Overview
------------
The JargonDOCLIB add-on implements a machine text script identification algorithm. This determination is done directly from the image, prior to OCR. Knowledge of the script of an image can be useful in filtering and routing of text image to followon processing. JARGON also attempts to classified the orientation of the image, although because this classification is highly biased to the upright direction, it may be better to use a different technique.
While the JargonDOCLIB add-on contains all of the software needed to retrain the algorithm on desired scripts, this package includes two pretrained set of data files. One of these allows for script identification amongst a set of 13 scripts (Amharic, Arabic, Armenian, Burmese, Chinese, Cyrillic, Devanagari, Greek, Hebrew, Japanese, Korean, Latin, and Thai). The other will discriminate between Latin and Arabic scripts in all four directions. In this case the JARGON script orientation classification capability is not used, rather, the non-upright Latin and Arabic scripts are treated as separate scripts during training.
JARGON uses a template matchingn technique to discriminate between scripts. JARGON also includes an "unknown" classification. The template matching technique serving as a basis for JARGON was initially developed at Los Alamos National Laboratory (see Automatic Script Identification from Images using Cluster-based Templates, Proc., 3rd Int'l Conf. on Document Analysis and Recognition, pp 378-381, Montreal, Canada, August 14-16, 1995).

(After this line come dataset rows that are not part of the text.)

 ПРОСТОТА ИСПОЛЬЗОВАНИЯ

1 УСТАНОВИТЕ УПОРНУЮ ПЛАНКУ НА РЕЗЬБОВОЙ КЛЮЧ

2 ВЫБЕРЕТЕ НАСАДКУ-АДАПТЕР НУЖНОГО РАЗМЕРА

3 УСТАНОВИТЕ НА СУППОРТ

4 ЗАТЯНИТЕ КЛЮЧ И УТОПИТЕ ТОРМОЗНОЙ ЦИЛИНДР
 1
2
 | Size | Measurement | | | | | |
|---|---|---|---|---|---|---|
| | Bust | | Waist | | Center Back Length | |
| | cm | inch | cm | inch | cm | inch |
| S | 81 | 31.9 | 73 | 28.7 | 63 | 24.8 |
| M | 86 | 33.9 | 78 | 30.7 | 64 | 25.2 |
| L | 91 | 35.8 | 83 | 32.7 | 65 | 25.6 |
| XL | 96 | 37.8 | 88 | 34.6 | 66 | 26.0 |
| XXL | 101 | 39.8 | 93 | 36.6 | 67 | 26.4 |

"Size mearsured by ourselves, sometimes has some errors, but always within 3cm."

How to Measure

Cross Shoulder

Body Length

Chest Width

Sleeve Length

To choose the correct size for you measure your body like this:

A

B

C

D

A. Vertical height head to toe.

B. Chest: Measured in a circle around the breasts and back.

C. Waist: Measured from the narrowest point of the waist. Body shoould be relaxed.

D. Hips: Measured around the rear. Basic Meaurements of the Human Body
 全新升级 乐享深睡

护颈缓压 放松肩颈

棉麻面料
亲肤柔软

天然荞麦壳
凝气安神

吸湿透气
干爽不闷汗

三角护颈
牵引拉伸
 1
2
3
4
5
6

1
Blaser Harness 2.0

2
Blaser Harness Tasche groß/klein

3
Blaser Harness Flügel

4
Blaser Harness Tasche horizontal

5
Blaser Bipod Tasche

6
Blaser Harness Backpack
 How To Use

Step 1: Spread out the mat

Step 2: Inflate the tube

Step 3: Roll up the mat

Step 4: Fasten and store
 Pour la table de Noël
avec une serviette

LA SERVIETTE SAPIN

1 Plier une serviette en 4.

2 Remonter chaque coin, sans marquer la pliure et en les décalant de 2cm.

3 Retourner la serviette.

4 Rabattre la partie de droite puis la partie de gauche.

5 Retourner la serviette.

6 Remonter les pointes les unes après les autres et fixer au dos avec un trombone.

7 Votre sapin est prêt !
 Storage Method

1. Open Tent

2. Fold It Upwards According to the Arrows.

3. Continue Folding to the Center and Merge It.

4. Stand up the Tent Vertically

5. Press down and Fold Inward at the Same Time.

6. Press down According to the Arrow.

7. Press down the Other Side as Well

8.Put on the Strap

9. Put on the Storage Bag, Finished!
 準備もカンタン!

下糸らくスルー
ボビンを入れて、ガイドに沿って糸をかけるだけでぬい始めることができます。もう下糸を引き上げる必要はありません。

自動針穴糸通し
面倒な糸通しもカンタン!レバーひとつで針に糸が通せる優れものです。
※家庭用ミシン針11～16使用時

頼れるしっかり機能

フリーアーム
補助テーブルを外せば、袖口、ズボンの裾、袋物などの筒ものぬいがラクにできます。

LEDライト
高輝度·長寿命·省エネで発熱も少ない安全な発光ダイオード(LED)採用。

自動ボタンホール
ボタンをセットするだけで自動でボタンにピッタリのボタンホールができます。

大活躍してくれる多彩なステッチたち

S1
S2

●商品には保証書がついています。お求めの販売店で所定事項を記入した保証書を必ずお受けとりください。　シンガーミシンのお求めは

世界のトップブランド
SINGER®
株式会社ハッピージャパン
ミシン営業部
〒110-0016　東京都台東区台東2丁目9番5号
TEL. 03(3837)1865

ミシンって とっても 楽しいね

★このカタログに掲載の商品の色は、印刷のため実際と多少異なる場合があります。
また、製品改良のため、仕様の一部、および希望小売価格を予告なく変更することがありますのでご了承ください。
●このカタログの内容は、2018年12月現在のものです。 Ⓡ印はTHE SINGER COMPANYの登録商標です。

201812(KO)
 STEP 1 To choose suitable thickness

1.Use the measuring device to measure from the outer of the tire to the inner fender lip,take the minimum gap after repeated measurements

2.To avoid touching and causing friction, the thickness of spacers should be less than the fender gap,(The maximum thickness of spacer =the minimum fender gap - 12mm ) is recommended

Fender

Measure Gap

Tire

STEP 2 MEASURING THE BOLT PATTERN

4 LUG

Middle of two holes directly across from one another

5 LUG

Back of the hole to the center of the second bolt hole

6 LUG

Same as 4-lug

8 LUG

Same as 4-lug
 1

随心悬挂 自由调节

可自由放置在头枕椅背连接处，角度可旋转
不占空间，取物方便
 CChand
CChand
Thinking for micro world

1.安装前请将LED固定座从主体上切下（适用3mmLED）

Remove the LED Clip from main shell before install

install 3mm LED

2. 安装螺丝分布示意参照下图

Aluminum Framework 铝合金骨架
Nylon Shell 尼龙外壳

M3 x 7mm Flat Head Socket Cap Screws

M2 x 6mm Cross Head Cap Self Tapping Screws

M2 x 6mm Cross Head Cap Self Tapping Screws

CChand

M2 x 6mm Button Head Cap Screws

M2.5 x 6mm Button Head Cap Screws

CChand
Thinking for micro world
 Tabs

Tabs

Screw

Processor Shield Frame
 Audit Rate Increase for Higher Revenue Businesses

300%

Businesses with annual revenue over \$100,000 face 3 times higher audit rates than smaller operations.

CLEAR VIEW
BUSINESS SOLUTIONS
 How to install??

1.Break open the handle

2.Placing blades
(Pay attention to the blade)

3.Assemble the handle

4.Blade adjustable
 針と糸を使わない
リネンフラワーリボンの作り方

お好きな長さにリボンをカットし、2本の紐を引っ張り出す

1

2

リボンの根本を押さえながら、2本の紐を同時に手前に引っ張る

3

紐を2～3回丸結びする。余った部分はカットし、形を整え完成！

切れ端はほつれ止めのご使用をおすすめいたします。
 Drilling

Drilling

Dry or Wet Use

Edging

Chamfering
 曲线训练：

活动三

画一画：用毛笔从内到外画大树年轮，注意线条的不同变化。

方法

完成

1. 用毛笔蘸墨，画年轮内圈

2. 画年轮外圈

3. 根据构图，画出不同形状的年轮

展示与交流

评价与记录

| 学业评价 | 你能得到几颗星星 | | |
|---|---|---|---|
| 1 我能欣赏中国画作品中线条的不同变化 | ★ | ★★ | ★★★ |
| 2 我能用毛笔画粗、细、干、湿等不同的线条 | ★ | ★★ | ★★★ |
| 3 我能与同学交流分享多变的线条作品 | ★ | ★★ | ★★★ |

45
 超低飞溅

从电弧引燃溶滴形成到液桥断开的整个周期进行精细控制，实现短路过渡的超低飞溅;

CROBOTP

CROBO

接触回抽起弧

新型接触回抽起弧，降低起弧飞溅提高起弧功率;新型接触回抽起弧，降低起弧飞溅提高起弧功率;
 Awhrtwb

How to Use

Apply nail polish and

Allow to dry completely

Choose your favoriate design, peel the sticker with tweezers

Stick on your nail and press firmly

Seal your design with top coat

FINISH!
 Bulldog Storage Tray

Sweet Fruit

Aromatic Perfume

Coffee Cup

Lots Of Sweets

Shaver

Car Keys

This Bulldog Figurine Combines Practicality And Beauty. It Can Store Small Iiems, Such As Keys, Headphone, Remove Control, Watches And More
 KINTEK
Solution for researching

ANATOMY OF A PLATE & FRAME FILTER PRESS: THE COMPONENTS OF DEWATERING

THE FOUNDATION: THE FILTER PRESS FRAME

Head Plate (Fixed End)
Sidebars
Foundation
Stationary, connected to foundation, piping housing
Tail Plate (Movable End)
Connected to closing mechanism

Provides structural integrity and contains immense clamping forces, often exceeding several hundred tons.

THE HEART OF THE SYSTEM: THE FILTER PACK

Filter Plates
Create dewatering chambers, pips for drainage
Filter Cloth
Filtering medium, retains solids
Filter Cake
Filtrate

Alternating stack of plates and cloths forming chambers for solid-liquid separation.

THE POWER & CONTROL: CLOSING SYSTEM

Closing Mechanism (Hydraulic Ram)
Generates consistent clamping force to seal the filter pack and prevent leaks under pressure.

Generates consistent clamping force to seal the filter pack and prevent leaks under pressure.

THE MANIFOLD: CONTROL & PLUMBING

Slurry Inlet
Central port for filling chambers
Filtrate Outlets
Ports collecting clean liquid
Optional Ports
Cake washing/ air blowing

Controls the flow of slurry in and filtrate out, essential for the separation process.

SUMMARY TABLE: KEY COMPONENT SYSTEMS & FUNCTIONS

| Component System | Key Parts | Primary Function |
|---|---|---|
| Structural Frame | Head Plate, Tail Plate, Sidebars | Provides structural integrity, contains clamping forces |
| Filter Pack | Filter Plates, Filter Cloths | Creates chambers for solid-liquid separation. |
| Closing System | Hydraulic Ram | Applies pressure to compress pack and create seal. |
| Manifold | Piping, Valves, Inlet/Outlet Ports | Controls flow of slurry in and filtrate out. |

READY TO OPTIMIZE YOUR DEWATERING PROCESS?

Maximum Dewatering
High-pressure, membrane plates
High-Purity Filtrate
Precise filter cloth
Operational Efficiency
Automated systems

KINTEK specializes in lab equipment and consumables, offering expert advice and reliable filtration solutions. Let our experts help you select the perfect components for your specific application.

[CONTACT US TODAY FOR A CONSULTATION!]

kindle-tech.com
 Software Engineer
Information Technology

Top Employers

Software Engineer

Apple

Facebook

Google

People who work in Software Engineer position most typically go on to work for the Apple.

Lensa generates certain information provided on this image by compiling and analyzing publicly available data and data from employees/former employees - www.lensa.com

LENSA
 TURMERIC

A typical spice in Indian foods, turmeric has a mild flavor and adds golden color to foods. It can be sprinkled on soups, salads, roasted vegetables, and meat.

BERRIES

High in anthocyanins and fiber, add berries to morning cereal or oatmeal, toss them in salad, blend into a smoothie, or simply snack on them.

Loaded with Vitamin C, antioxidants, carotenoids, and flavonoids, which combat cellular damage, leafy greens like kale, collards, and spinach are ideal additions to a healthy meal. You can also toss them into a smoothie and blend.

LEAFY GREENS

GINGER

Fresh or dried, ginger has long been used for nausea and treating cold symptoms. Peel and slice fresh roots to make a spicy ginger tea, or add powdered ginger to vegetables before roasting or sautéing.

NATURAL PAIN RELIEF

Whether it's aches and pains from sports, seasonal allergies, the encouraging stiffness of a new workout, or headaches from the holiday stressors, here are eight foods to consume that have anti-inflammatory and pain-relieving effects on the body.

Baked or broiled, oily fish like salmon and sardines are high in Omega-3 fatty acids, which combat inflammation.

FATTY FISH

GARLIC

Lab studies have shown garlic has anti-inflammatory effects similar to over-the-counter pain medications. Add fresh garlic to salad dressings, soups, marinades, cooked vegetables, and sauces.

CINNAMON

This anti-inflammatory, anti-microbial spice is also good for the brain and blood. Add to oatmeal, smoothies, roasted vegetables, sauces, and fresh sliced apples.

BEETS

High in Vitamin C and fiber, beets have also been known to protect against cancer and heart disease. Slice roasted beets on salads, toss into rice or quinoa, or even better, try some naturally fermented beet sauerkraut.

There are three major components (programs) currently used to train and then run script identification. Initially, the JargonTrainingDriver program is used to cluster connected components occuring within a training set of images. The connected components from each training image for a script are extracted and are rescaled to a common size, currently 20x20. Each comoponent is then compared to the clusters already formed. If it is significantly different from the existing clusters, it becomes the basis for a new cluster. Otherwise it is added to and existing cluster. The metric used to measuer similarity is the hamming distance. Currently, for 20x20 sized components, a hamming distance threshold of 111 is used. After the clustering process is completed, the clusters( which are greyscale because of averaging) ar thresholded at 50% into binary values. This process is repeated for each script.
The second part of training, performed by the JargonReliabilityDriver program, consists of assigning a metric to each cluster in each of the scripts. It is referred to as the "reliability" number for the script. This reliability number serves as a measure of the uniqueness of a symbol to a script. It is computed by, for each connected component in all the training images for all the scripts, finding the best match cluster. The reliability number for a cluster is then defined as the ratio of the number of symbols best matching the cluster that are of that clusters script divided by the total number of symbols best matching the cluster ( matches to cluster that are of clusters script/total matches)
Once the first two programs have been run to generate the data files necessary to perform script identification, the JargonScriptIDDriver can be used to perform script identification for an unknown image. This program randomly selects a set of connected components from an image. The components are filtered based on density, location on the page, and size. For each of the remaining symbols, the best match from amongst all the clusters for each script are computed. During this process a weighted sum is computed for each of the scripts. For each best fit computed, the sum for the corresponding script is incremented by the reliability number corresponding to the best fit cluster. Once all of the selected symbols from the image being classified have been computed the distribution of the scores for each script is used to determing the image script classification. In general the script with the highest score is chosen. If, however, no one script scores strongly (the standard deviation across scripts is less then 1.0) the image may be classified as unknown. At this point 200 symbols are being used to classify an images. This is a configurable parameter. To select an orientation for an image, JARGO N computes the script scores for all four directions for the first 50 components. If one direction is showing a substantially higher standard deviation, indicating tha tone or two scripts are clearly beginning to emerge as predominant, that direction is selected. Otherwise JARGON assumes the image is upright.
Input Image Format
-------------------
This algorithm operates in the binary domain, however, the software will automatically use the DOCLIB functions DLBitsPerPixelConverter::DLBitsPerPixelConverter::dlConvertImage to convert color or grayscale images to binary. At this point there is no way to specify or select an a lternate color/grayscale binary conversion. If another method is desired the images should be converted prior to providing them to the DLLogoTokenMatchDOCLIB functions.